There’s a reason Phish metamorphosed from a group of pimply-faced faux hippies into an underground cultural phenomenon that doubles as one of the nation’s highest grossing touring acts: For more than three decades, the band has routinely defied expectations and redefined what it means to play live music.

What’d your favorite band do to ring in the new millennium? Phish watched 1999 fade into 2000 at its own festival in Big Cypress, Fla. As the ball dropped, the quartet had just begun what would inarguably become one of the most important sets of its career: a seven-hour marathon that started before midnight and didn’t stop until sunrise.

Fast forward more than a decade later: Refusing to become stale a year after debuting 12 new songs in Atlantic City, Phish took the stage in Las Vegas on Halloween in 2014 and served up another treat for its fans. The band played 10 new songs inspired by the classic Disney sound effects album Chilling, Thrilling Sounds of the Haunted House—a set that was even better received than the one a year prior.

Even after 30 years of success, the band remains committed to taking risks—and the results have been extremely positive.

4. Focus on the present moment. You never know where it will take you.

Phish’s rabid fans follow the band from city to city—and even overseas, too—because they know that every show offers something unique. That’s because the quartet varies its set lists every night. And though Phish might play some of the same songs over the course of its tours, there’s no chance that any versions will be the same.

Phish1Case in point? “The boys,” as the basement dwellers on Phantasy Tour so lovingly call them, have covered the Velvet Underground song “Rock and Roll” 69 times since 1998. Usually, the band will play its standard interpretation of the song, and the result is a classic rock dance party.

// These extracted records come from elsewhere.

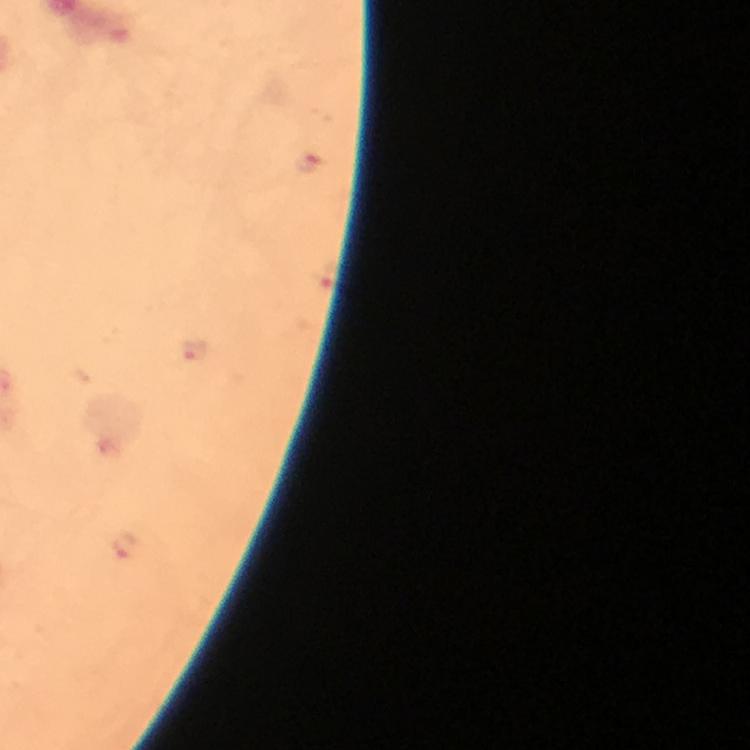

Approximate object centers, in pixels from the top-left corner.
Plasmodium parasites: (x=194, y=349), (x=126, y=546).

Summary:
  - Context: from a diagnostic examination for malaria
  - Preparation: thick smear
  - Immersion oil: applied
  - Cropped from: one field of view
  - Stain: Giemsa
  - Capture: smartphone camera through the microscope
  - Magnification: 100x
  - Image size: 750×750 pixels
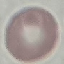
result = no malaria parasites detected
stain = Giemsa
image type = automatically extracted cell patch, resized to 64 × 64 pixels
preparation = thin blood smear
capture = smartphone camera at the microscope eyepiece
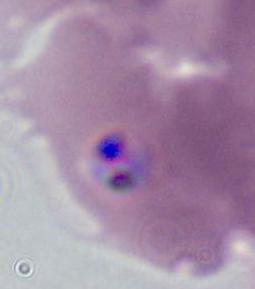
magnification: 400x or 1000x
modality: photomicrograph
identification: Plasmodium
Assess this cell for malaria.
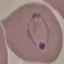

It is parasitized.

image type = cell patch, automatically extracted from a larger field of view and resized to 64 × 64 pixels
capture = smartphone through the microscope eyepiece
stain = Giemsa
preparation = thin blood smear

But since its inception, when at its best, the group has always focused on the present moment, allowing its collective subconscious to direct where songs wind up. When the quartet truly surrenders to the flow, the results speak for themselves.

Just check out Phish’s take on “Rock and Roll” on Aug. 5, 2011 at The Gorge, where the standard rock tune bloomed into a sort of psychedelic funk masterpiece that some folk might argue defied the space-time continuum.

Some of the band’s finer moments have come from this commitment to improvisation. Which just goes to show that while you can’t go wrong preparing for the future, you can’t afford to neglect the now. You never know where it might lead you.

So take risks. Focus on what you’re doing this moment. When at last the work is done, take a break. And remember, oftentimes, your best work results from collaboration.